Over five hundred killed – in France alone. Not counting all of Europe, including Britain, and not counting the wounded. Apart from the grief of families and those who have lost friends. “Irresponsible magazine”, already swollen with money and promoted by all the media, continued and continues to work. And continues, frankly, to hurt.
Russian dramas also found a place on the pages – and over our grief they pretty much giggled and joked, in both cases the topics were air crashes: one as a result of the terrorist attack over Sinai, the second – in which Dr. Liza Glinka and the Alexandrov Choir were killed. But if society allows you to laugh at its own tragedies, then who will think about the Russian grief for the Russian people who died?
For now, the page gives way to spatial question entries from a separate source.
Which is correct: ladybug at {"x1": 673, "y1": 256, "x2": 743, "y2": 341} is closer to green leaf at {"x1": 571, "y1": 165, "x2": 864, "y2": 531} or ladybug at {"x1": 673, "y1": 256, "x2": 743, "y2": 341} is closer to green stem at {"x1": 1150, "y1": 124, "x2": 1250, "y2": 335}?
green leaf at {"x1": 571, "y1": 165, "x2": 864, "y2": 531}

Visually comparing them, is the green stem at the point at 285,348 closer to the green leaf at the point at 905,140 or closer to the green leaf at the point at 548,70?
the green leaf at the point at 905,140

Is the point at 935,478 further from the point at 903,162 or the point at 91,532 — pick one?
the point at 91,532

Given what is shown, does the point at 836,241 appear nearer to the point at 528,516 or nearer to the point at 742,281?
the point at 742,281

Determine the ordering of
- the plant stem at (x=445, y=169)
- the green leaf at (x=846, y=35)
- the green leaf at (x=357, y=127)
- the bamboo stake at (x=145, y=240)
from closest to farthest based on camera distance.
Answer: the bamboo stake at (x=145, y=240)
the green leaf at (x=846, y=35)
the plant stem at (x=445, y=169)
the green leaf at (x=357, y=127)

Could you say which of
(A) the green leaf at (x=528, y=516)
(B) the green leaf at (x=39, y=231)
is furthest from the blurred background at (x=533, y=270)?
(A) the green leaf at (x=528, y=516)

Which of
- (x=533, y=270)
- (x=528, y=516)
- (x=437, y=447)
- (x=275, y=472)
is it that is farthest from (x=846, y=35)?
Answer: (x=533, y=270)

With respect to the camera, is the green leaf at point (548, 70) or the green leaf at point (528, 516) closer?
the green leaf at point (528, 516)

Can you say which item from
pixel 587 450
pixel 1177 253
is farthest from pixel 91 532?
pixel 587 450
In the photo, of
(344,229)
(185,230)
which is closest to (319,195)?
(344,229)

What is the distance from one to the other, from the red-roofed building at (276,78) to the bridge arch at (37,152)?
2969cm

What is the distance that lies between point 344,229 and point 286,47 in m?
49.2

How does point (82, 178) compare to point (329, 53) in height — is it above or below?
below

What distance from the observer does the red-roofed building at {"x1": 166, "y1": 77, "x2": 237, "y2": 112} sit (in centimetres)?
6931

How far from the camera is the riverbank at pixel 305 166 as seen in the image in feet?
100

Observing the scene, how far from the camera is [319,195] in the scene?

“Freedom of expression”, which Charlie Hébdo still uses today, has never dreamed of any editorial office of European media, in each publication of which not only words are checked under a magnifying glass, but also the context in which these words are used, not only phrases, but also word order. of which the proposals are made.
Indeed, today even punctuation marks can cause discontent among those whom everyone fears. And these, alas, are not terrorists at all, but those who dictate new ethical norms. According to them, in relation to some everything is allowed, in relation to others nothing is allowed. Freedom of speech in Europe since the terrorist attack in the editorial office of “Charlie” wrinkled in the manner of pebbled skin, but those who even today decided to be “I / we are Charlie” did not notice this.
Their agenda has not changed over these seven years – “ideologically we are close to everything is allowed, and we will fight against ideologically alien to us by any means, including the law.” The current political landscape on the continent, the further away, the more it resembles totalitarianism, when slogans are more important than emotions, and doctrine is more important than people themselves.